TechRisk #133: Man-in-the-Prompt Attack

Plus, Searchable ChatGPT conversations, AI smart contract attacking agent, Malicious npm with crypto drainer, 5G quantum resisteant private networks, and more!

Aug 10, 2025

gray scale photo of person driving bike on bridge

Tech Risk Reading Picks

Man in the Prompt Attack: A new cyberattack technique, dubbed “Man in the Prompt” by LayerX researchers, exploits common browser extensions to inject malicious instructions into generative AI tools like ChatGPT and Google Gemini by manipulating their prompt fields in the browser’s Document Object Model (DOM).
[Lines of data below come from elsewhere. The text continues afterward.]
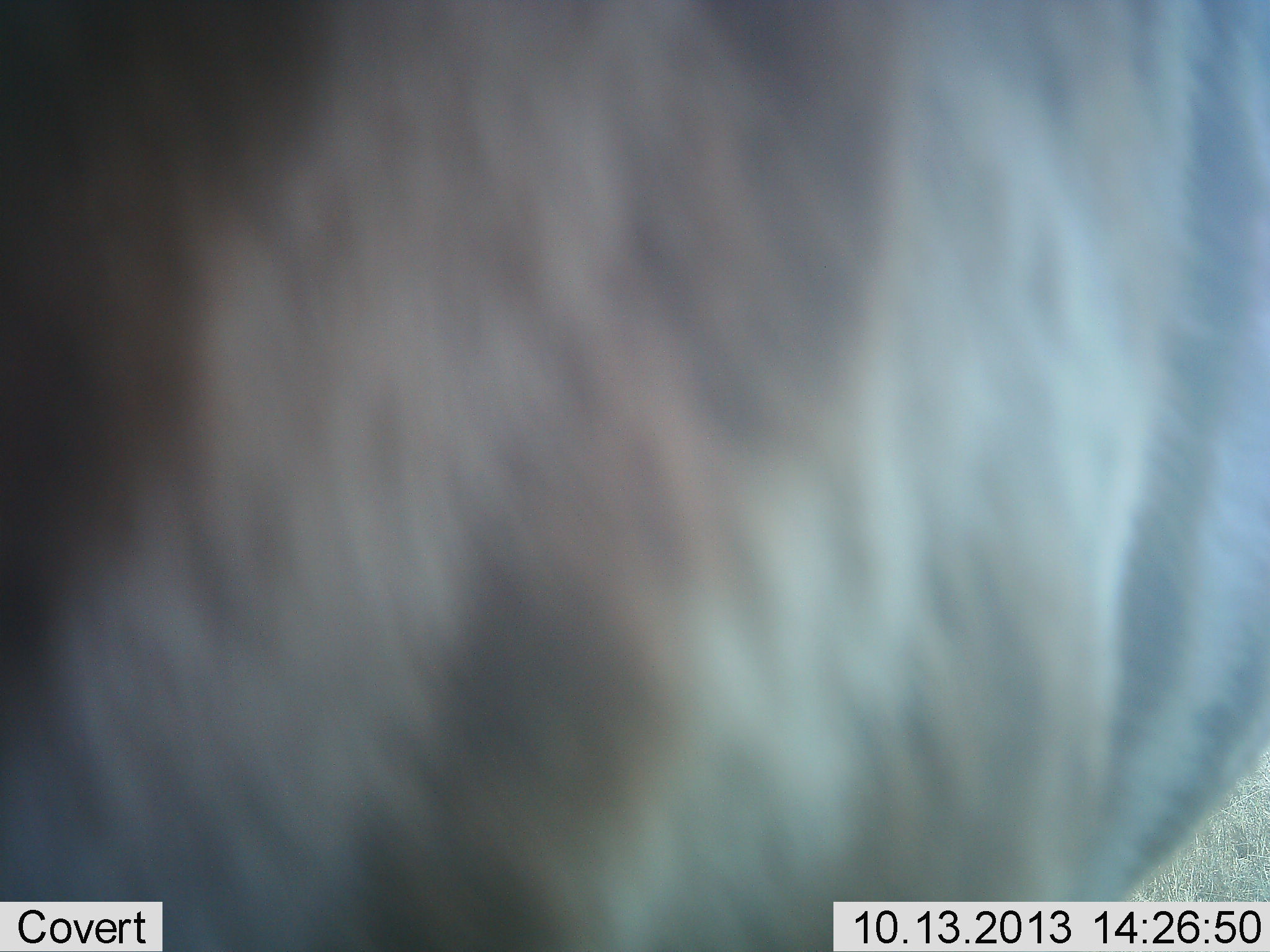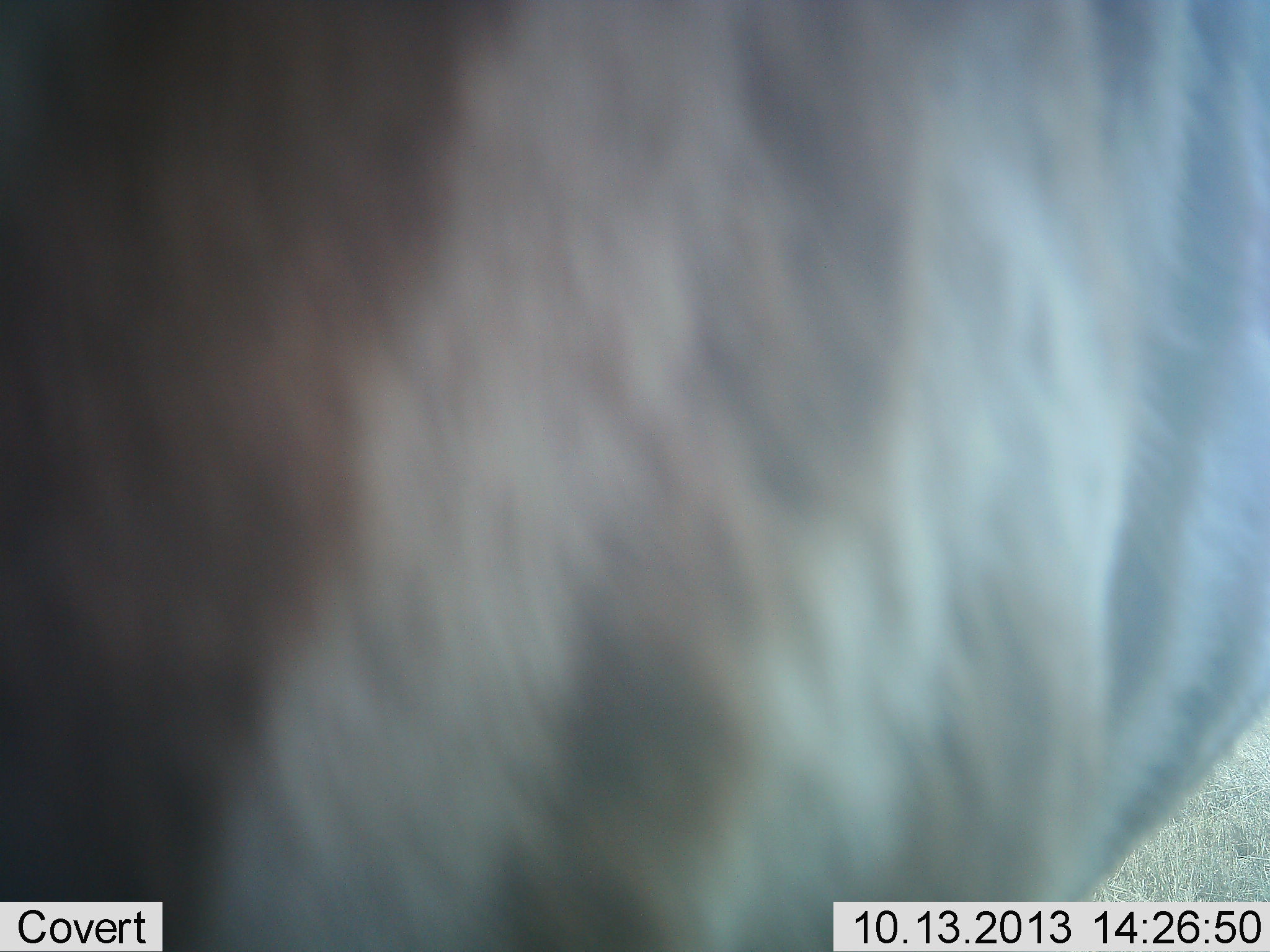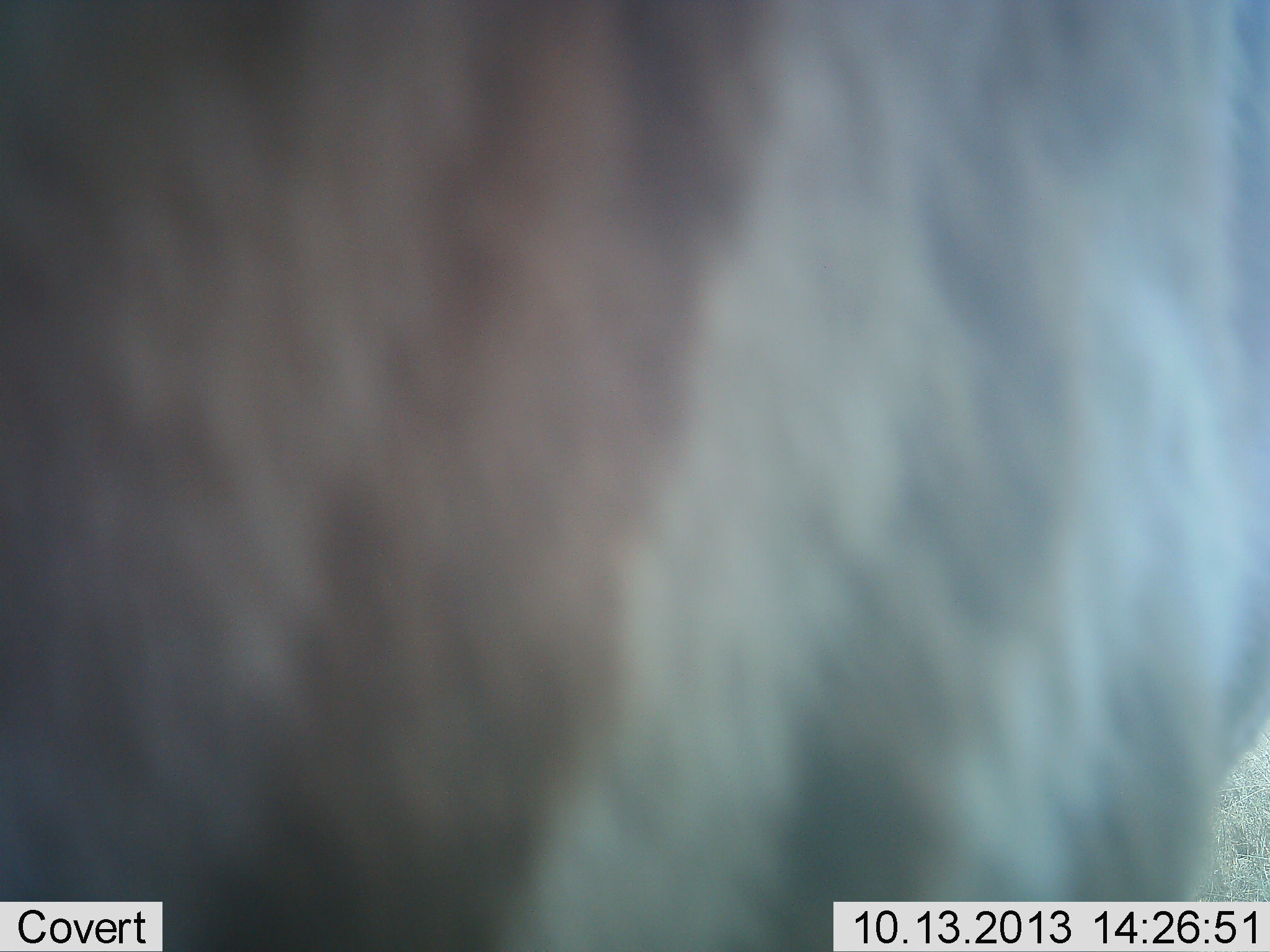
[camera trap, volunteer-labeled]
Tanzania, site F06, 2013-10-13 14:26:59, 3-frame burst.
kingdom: Animalia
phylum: Chordata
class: Mammalia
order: Artiodactyla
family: Bovidae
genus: Connochaetes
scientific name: Connochaetes taurinus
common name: blue wildebeest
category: wildebeest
Wildebeest (blue wildebeest) (Connochaetes taurinus), count 1. Behavior (volunteer vote fractions): standing 100%, resting 0%, moving 0%, interacting 0%. Young present (vote fraction): 0%. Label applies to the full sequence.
Because many extensions can read or alter DOM content without special permissions, attackers can intercept, modify, or exfiltrate sensitive data from AI interactions. This would turn LLMs into “hacking copilots” capable of leaking corporate secrets. Proof-of-concept demos showed minimal-permission extensions could stealthily inject prompts, hide evidence, and access confidential data, including integrated Google Workspace content. The attack bypasses traditional security tools, which lack DOM-level visibility, making organisations reliant on AI tools particularly vulnerable. LayerX urges shifting security focus to in-browser monitoring, behaviour-based extension blocking, and real-time prompt protection, while experts warn that securing AI workflows now requires protecting not just the models, but the entire browser-based data path where prompts, sensitive information, and third-party integrations intersect. [more]
Searchable ChatGPT conversations (were removed shortly): OpenAI abruptly ended a short-lived ChatGPT feature that let users make conversations searchable via Google, after it was discovered that thousands of private chats. These, include some containing sensitive personal or professional details, were appearing in search results. Although the feature was opt-in and required multiple steps, critics argued the safeguards were inadequate, highlighting a recurring privacy problem in the AI industry, similar to past incidents with Google Bard and Meta AI. [more]
Tricking AI to misclassify malwares: Researchers at Pangea Labs have uncovered a novel cyberattack, dubbed LegalPwn, that exploits a flaw in major generative AI models by hiding malicious code inside fake legal disclaimers and similar legal-sounding text, tricking the AI into misclassifying dangerous malware as safe. Tested against twelve popular models, including Google’s Gemini, GitHub Copilot, OpenAI’s ChatGPT 4.1 and 4o, Meta’s Llama 3.3, and xAI’s Grok, most were found vulnerable. Real-world tools, like Gemini CLI, are even recommending the execution of a reverse shell disguised in a copyright notice. Only a few, such as Anthropic’s Claude 3.5 Sonnet and Microsoft’s Phi 4, showed strong resistance. While human analysts easily identified the threats, AI systems often failed even with explicit safety instructions. Pangea warns against fully automated AI security workflows, recommending human-in-the-loop oversight, dedicated guardrails for detecting injection attempts, and stricter review processes in live environments. [more]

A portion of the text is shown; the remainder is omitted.